Je ne sais pas pourquoi, mais j’ai du mal à accepter l'idée qu'il soit "fichu", comme les autres le prétendent... je me surprends à penser qu’il est peut-être juste commotionné par le choc, ankylosé par le froid qui règne ici.
Il faut dire qu’il est dans un sale état, il a le haut du corps déchiqueté et j’ai l’impression qu’il a perdu pas mal d'encre... L'hémorragie s’est répandue en un lac sombre qui noie d'opaque la transparence de son enveloppe.
Au travers de la membrane fracturée, je peux encore apercevoir la veine laiteuse qui acheminait l'encre noire vers la tête.
C’est curieux, mais à force de m’abîmer dans sa contemplation, je commence à éprouver l’étrange sensation que c'est lui qui m'ausculte et me sonde, lui, ce pauvre objet dont j'ai la folie de penser qu'il est un être vivant, palpitant d'émois et de sentiments, comme moi.
Sa bille bleue m'épie d'un oeil fixe, coincée dans son orbite...
Avez-vous déjà regardé avec attention la bille d'un bic ?
Quant elle tourne sur elle-même, on dirait une minuscule planète. Un astre bleu.
Quel voyage sidéral ce stylet cosmique a-t-il effectué pour arriver jusqu'à moi ?
Je l'observe de si près que j'ai la sensation que mes yeux deviennent des télescopes qui s’approche de lui sans retenue.
Quel étrange paysage m'apparaît sur ce globe de fer...
Les taches éparses d'encre dessinent des lacs et des mers sur la sphère métallique. Qui sait si dans les profondeurs de ces flaques sombres ne nagent pas encore des débris de mots, des bouts de chapitres, des débuts de romans ?
Mais il commence à faire trop sombre dans cette rue d'automne, je n'y vois guère. Je devrais me secouer, faire deux trois pas jusqu’à ce café, là-bas, au coin pour y avaler un remontant et noter mes impressions au coin d'un bon feu...

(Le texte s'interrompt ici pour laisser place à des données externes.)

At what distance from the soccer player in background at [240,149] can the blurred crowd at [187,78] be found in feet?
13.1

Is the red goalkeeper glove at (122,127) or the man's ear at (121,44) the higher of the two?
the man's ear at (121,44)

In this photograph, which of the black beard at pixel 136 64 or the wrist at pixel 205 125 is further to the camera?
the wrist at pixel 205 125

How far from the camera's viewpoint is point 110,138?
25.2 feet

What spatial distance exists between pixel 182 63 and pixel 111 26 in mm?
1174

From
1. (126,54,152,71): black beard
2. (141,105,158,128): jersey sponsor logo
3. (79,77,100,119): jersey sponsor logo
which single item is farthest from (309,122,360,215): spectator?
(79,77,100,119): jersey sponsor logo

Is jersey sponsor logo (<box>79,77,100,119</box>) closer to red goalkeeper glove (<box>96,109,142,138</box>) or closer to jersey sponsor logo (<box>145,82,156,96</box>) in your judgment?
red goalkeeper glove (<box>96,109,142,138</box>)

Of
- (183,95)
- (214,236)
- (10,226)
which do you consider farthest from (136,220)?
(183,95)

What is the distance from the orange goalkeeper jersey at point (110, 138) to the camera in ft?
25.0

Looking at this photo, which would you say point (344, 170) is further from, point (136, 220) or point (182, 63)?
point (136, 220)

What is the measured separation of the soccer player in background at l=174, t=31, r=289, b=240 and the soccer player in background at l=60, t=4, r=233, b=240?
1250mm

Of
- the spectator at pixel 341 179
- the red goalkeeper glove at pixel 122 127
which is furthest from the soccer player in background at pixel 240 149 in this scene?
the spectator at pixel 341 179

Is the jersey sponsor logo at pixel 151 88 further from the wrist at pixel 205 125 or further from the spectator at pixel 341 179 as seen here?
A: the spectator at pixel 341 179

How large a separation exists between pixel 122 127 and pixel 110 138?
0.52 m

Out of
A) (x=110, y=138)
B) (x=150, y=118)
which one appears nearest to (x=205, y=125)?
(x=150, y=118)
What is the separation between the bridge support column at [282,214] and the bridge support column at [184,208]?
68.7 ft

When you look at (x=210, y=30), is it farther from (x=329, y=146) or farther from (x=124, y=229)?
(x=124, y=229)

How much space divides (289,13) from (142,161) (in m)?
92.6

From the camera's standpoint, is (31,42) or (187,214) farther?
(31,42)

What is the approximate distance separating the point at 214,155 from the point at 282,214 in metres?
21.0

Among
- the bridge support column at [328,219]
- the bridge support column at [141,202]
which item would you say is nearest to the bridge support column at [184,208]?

Est il possible que je sois devenu une enveloppe vide, sans inspiration et sans souffle ?
Devrais-je admettre que, moi aussi, comme les humains, j'ai une fin ?
Vais-je expirer comme eux et leur pauvre Terre écrasée sous le bêton, gavée d'acides, asphyxiée de vapeurs atomiques ?
Qu'est-ce qu'il y a, après la vie ?
Une autre vie ? Un paradis ? Un enfer ? Ou le néant ?

Je me hâte, pousse la porte du petit café.
Il n’y a guère de monde.
Juste un client endormi près de la fenêtre et un autre, au comptoir, qui me regarde avec méfiance.
Le serveur a l’air fatigué. Il a un vague sourire à mon adresse.
Je commande un grog et vais m’asseoir près du poêle qui rougeoie.
J'ai un petit carnet sur moi, je le sors de ma poche.
La minuscule sphère de métal peut encore tourner lentement sur elle-même, si je la manoeuvre avec précaution...
Le meilleur remède pour lui n’est il pas d’essayer de le laisser glisser à son aise, sans le brusquer, sur le glacis blanc de la feuille ?

Moi qui croyais qu’il ne me restait que deux trois points de suspension à vivre... Je ne sais pas ce que j’écris mais qu’importe, puisque je reviens au monde, puisque c’est moi qui trace sur le papier ces arabesques inconnues, ces volutes torsadées de spirales et de colimaçons nés d’un idiome mystérieux.
Un jour peut-être je serai traduit dans votre langue sur un feuillet comme celui que vous tenez entre vos mains.
Vous me lirez alors et j'entrerai en vous. Pour toujours.